Total reading times at the pronoun region, Region 1.
Discussion
While the use of they as a genderless “singular” referential pronoun in certain contexts certainly occurs and does not seem to cause problems of felicity from the point of view of casual observation, some processing difficulties were nevertheless observed in our eye-tracking study. Earlier researchers (Foertsch & Gernsbacher, 1997) found that with neutral, apparently genderless, antecedents like someone, or a runner subsequent clauses referring to that individual by he or she, or they, revealed no reliable disadvantage in the case of using they. On the surface, this might be taken as compatible with the position that there is indeed no processing disadvantage to using they as a genderless singular. In the present experiment, we increased the sensitivity of the design in two ways. First, we used continuous eye-tracking, enabling more subtle measurement of any possible patterns of disruption. Secondly, we compared the effects of genderless referential plural antecedents with that of genderless singular referential antecedents. On total time for the pronoun region, we observed a strong, conventional, number-mismatch effect, such that plural pronouns created less processing disruption in the context of plural antecedents than in the context of genderless singular antecedents.
This result is compatible with the view that after encountering a plural pronoun (they, them), a search is initiated for a plural antecedent in the mental representation of the discourse and not for one that could be either plural or singular. So where does this leave the singular use of they/them? Since it is in common use, we suggest that although it gives rise to a mismatch, it is rapidly accommodated as an acceptable deviation. This is quite unlike the case with singular pronouns in the context of plural antecedents, because these are not in common use and, we claim, do not make sense without making an inference like “he or she refers to just one of the plurality in the antecedent”.
An additional finding was that the number-mismatch effect manifests differently in the singular and plural cases. For singulars, it appeared early in processing with more regressions out, and longer regression-path times, as well as in greater total time at Region 1. In the case of plural mismatches, the effect only appeared in total time in Region 1. So singular pronouns showed an earlier sensitivity to number mismatches than did plurals.

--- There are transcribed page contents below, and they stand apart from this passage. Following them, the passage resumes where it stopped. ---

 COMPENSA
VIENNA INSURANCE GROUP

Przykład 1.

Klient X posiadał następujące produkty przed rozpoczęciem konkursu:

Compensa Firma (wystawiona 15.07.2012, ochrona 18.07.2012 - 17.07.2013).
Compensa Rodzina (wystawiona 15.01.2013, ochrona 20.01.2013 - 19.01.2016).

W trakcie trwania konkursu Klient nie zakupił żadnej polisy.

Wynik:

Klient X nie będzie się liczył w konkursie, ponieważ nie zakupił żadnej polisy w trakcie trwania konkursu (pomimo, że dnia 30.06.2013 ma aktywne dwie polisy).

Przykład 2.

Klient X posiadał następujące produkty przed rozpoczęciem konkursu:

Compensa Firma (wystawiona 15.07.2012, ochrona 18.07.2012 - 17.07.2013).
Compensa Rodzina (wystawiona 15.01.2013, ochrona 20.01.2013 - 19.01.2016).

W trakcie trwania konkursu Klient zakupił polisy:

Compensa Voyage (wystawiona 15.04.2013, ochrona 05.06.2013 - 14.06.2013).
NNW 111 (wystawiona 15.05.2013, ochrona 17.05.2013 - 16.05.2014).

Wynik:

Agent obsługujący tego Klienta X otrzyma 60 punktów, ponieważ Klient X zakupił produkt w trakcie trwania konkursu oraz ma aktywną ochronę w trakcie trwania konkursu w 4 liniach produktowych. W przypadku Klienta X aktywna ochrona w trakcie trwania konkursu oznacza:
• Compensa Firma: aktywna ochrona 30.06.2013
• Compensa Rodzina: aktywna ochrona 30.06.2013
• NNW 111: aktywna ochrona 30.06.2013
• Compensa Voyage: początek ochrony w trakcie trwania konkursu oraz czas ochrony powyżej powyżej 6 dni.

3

Of course, this in no way weakens the finding in total time that there is a mismatch effect for the plural pronoun. However, the difference between the singular and plural cases is noteworthy and is not an isolated case. In the present study, we observed that there were longer first-pass reading times for singulars than plurals, regardless of whether the condition was match or mismatch. This was followed by an earlier response to a mismatch in the singular case. So it is possible that singulars are associated with a greater processing effort at matching a potential antecedent immediately than is the case with plurals. A consistent pattern was observed by Moxey et al. (2004; Exp. 2), who found that under conditions that did not favour plural pronoun usage, the mismatch effect was delayed in comparison to a similar mismatch effect for singular pronouns. So, evidence is emerging that plural pronouns may be more delayed in checking the fit of a potential antecedent than are singulars. We conjecture that such a delay results from the range of antecedent types that plurals can take (e.g., sets, groups, “split” antecedents like Jack and Jill). Support for the idea that encountering he or she may result in more immediate resource-consuming effort to test the fit of an antecedent than does the plural pronoun comes from an event-related potential (ERP) study (Filik, Sanford, Emmott, Morrow, & Leuthold, 2006). On encountering he/she, there was a greater N400 than that to they, suggesting a greater integration effort with he/she.

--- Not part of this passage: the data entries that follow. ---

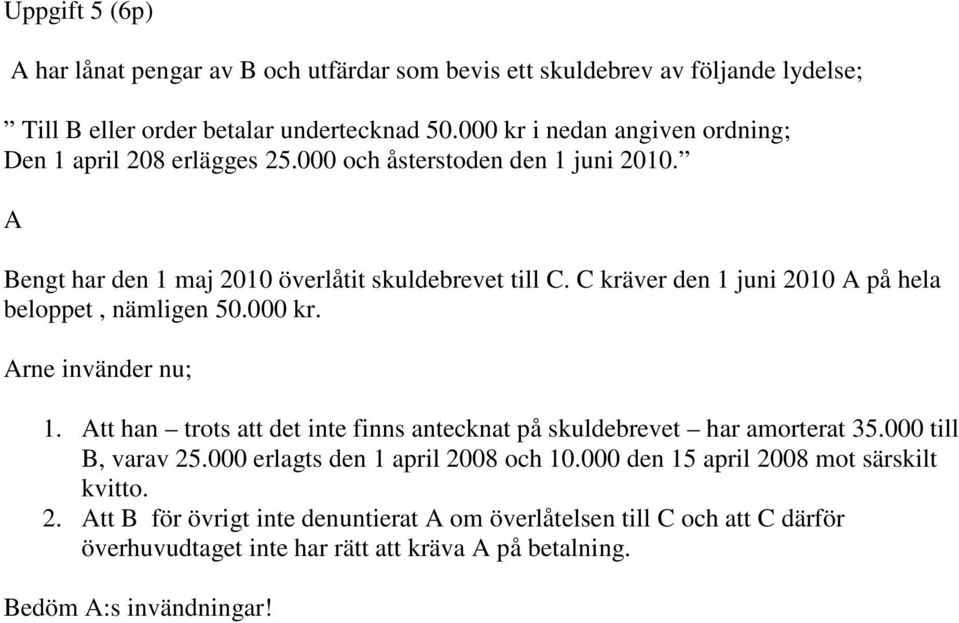 Uppgift 5 (6p)

A har lånat pengar av B och utfärdar som bevis ett skuldebrev av följande lydelse;

” Till B eller order betalar undertecknad 50.000 kr i nedan angiven ordning; Den 1 april 208 erlägges 25.000 och åsterstoden den 1 juni 2010.”

A

Bengt har den 1 maj 2010 överlåtit skuldebrevet till C. C kräver den 1 juni 2010 A på hela beloppet , nämligen 50.000 kr.

Arne invänder nu;

1. Att han – trots att det inte finns antecknat på skuldebrevet – har amorterat 35.000 till B, varav 25.000 erlagts den 1 april 2008 och 10.000 den 15 april 2008 mot särskilt kvitto.
2. Att B för övrigt inte denuntierat A om överlåtelsen till C och att C därför överhuvudtaget inte har rätt att kräva A på betalning.

Bedöm A:s invändningar!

In sum, although they and them are used as genderless, singular pronouns and do not appear greatly infelicitous when used under circumstances where the gender of an antecedent is not recoverable, eye-tracking measures reveal a mismatch effect. This offers support for the position that plural pronouns are not in fact mentally represented as hybrid plural–singular pronouns. Rather, the singular use, restricted to special circumstances, requires accommodation following a detection of a true number mismatch by the comprehension system. The present study also adds to a growing literature suggesting that he/she and they induce different patterns of processing.